Based on the research, the city functional area identification method based on space-time semantic mining is provided based on position check-in data and POI data, a building is used as a basic functional unit in a research area, user behavior patterns and text features in the functional unit are extracted through the position check-in data, a DMR topic model is input together with the POI density to obtain functional vectors of the functional unit, then the vectors are further clustered, areas with similar functions are aggregated, and semantic interpretation is carried out on labels of the areas to realize the function identification of the areas.
Drawings
FIG. 1 is an analogy diagram of region-function and document-subject of a city functional area identification process based on spatio-temporal semantic mining according to the present invention;
FIG. 2 is a basic flow chart of the urban functional area recognition based on the urban functional area recognition flow of the spatio-temporal semantic mining according to the present invention;
FIG. 3 is a user behavior pattern matrix diagram of an urban functional area identification process based on spatio-temporal semantic mining according to the present invention;
FIG. 4 is a POI type diagram of an urban functional area identification process based on spatio-temporal semantic mining according to the present invention;
FIG. 5 is a DMR model generation process diagram of the city functional area identification process based on spatio-temporal semantic mining
Detailed Description
The technical solutions in the embodiments of the present invention will be clearly and completely described below with reference to the drawings in the embodiments of the present invention, and it is obvious that the described embodiments are only a part of the embodiments of the present invention, and not all embodiments, and all other embodiments obtained by a person of ordinary skill in the art without creative efforts based on the embodiments of the present invention belong to the protection scope of the present invention.

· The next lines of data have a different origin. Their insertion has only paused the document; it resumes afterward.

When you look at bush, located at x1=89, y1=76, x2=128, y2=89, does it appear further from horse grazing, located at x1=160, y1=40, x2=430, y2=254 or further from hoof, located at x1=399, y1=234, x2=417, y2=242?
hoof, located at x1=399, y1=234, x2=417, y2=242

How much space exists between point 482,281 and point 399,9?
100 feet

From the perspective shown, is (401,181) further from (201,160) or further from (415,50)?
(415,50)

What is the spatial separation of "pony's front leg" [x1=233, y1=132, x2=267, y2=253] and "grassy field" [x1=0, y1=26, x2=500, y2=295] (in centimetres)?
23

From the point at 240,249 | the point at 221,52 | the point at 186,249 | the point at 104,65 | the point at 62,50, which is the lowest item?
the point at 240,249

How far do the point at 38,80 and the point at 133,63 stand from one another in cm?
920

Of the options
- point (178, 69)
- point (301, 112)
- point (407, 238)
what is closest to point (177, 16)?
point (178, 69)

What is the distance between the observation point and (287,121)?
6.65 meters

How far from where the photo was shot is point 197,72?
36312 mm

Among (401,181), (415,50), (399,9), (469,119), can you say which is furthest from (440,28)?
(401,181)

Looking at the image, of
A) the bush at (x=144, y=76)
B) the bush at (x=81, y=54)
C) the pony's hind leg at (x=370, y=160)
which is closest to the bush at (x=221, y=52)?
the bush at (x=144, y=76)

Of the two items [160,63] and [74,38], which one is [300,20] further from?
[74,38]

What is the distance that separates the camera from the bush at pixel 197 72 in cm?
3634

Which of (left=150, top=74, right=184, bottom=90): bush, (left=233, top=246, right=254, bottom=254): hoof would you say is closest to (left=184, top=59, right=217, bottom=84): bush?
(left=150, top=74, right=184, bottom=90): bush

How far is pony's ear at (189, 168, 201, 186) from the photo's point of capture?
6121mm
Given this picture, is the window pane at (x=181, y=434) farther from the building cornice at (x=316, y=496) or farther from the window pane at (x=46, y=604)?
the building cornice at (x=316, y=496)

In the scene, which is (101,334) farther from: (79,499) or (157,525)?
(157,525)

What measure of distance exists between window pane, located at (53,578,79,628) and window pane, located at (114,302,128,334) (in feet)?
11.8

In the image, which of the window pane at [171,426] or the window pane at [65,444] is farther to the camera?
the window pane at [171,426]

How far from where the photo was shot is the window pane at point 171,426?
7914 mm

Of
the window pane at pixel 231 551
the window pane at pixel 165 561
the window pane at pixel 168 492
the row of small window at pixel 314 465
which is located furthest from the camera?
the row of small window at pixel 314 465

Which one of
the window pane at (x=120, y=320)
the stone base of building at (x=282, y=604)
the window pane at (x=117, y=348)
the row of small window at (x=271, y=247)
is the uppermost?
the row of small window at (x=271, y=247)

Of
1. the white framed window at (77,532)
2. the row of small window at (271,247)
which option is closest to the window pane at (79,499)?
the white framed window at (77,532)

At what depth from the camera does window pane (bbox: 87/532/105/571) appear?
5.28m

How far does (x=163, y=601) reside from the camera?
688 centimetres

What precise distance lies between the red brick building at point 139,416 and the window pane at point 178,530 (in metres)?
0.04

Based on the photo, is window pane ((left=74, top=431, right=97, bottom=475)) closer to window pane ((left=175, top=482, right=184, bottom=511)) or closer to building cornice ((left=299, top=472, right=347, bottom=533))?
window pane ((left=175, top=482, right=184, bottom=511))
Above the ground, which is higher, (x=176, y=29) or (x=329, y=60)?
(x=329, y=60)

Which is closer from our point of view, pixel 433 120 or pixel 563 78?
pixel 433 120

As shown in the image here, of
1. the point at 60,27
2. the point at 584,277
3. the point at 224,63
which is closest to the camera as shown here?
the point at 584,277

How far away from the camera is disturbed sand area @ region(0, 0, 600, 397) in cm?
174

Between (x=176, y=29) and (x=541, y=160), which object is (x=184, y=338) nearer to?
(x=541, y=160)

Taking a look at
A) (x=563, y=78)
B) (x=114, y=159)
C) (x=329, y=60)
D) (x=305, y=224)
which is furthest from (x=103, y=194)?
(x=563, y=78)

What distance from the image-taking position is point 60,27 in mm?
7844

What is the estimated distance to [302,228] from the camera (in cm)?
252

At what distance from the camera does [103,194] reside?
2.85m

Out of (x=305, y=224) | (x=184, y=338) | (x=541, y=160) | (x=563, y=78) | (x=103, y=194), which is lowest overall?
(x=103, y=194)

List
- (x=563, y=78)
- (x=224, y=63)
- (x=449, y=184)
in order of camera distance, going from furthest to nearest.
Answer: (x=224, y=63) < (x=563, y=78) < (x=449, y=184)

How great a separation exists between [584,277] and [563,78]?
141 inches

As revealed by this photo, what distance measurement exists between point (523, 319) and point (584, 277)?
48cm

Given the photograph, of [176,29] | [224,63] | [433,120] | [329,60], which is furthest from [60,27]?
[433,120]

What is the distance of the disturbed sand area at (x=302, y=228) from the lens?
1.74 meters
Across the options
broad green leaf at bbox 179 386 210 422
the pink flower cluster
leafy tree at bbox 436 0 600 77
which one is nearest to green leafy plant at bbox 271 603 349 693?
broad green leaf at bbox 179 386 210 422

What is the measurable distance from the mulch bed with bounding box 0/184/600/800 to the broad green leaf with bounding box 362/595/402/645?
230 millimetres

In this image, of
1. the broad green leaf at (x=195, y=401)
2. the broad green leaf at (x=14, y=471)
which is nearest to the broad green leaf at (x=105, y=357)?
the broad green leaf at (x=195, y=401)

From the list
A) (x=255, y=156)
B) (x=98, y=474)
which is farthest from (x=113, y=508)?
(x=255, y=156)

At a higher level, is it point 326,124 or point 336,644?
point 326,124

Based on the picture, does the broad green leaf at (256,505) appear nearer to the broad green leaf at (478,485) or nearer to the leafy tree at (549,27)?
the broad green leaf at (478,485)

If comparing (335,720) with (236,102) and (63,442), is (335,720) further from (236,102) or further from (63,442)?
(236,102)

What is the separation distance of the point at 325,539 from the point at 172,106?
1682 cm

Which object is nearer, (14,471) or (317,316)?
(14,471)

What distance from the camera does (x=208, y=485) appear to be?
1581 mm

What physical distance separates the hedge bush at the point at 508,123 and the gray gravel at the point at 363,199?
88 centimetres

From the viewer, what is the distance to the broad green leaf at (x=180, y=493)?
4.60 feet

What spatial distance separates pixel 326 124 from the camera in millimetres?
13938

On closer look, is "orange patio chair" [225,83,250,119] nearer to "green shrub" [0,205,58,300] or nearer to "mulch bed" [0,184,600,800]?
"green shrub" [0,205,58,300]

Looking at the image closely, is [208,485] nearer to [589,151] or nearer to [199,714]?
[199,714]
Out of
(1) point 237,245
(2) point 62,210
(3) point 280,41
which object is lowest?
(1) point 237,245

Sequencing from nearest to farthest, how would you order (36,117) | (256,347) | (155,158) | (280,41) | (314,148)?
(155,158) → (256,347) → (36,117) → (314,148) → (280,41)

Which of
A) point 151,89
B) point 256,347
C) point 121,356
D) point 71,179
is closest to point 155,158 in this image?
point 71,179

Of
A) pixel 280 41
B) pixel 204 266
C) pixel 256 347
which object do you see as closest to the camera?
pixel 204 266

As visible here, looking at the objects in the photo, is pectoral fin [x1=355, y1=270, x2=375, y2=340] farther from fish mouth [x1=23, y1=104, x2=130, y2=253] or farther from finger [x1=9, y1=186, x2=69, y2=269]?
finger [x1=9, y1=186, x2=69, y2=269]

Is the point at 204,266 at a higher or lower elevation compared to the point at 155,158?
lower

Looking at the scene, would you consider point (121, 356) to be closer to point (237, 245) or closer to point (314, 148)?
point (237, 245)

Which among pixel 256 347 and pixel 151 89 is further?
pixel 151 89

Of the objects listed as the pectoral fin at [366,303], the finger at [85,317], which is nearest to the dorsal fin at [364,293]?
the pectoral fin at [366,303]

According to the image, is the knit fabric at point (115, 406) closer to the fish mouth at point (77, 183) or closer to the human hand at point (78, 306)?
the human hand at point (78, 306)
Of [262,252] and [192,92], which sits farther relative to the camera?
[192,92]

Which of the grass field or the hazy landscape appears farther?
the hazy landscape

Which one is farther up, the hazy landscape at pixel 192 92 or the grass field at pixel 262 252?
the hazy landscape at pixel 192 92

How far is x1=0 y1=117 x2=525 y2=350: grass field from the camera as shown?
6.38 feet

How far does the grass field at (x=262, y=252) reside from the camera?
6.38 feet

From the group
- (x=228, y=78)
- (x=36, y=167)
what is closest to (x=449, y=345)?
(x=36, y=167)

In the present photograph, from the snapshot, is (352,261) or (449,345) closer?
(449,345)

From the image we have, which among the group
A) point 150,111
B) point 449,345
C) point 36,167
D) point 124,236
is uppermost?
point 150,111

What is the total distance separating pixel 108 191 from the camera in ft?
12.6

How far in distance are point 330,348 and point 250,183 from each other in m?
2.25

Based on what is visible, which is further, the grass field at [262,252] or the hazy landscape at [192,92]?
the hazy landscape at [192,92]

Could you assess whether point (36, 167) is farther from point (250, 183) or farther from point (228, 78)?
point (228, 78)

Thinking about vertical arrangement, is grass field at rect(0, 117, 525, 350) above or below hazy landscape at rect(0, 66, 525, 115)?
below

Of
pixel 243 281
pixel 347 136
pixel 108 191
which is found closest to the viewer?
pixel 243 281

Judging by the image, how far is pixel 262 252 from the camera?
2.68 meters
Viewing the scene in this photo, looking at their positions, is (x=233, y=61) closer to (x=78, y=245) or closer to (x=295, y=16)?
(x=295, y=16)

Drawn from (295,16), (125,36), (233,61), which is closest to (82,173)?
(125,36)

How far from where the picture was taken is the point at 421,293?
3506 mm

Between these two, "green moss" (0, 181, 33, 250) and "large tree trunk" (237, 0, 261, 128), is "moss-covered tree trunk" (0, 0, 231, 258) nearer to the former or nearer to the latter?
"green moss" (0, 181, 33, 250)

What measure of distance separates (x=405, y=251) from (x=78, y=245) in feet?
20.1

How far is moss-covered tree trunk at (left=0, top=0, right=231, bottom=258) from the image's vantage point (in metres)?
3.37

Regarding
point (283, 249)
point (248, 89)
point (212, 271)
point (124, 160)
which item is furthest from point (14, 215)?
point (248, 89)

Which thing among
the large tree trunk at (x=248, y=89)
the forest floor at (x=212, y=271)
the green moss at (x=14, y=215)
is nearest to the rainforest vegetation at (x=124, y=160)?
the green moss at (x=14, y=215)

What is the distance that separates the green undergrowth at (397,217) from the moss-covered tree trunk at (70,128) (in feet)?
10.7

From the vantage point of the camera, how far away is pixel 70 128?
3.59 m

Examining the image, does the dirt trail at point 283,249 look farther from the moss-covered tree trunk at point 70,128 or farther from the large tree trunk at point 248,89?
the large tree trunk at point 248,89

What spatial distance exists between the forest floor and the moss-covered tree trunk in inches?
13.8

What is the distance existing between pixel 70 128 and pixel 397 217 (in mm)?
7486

Referring to fig. 1-5, the present invention provides a technical solution:
a city functional area identification process based on space-time semantic mining comprises documents, words, an extrusion functional unit, space-time data, a theme model, document theme distribution and unit function distribution, firstly, the implicit function of an area is found through the theme model, the mining analogy is carried out on the basis of the text theme, a basic functional unit is equivalent to a document in a corpus, the space-time data in the functional unit is similar to the words in the document, the unit function distribution obtained after the theme model is passed is equivalent to the document theme distribution, the city space-time data used is typical Xinlang microblog position sign-in data, each sign-in data comprises user information, space coordinates of the sign-in position, release time, release text and the like, the dynamic activity mode of people can be reflected from different angles, POI in a research area is obtained from a hundred-degree map, and each record comprises the name of a physical entity, Spatial coordinates, addresses, types and the like, and POI category density characteristics of different basic function units are calculated according to the types.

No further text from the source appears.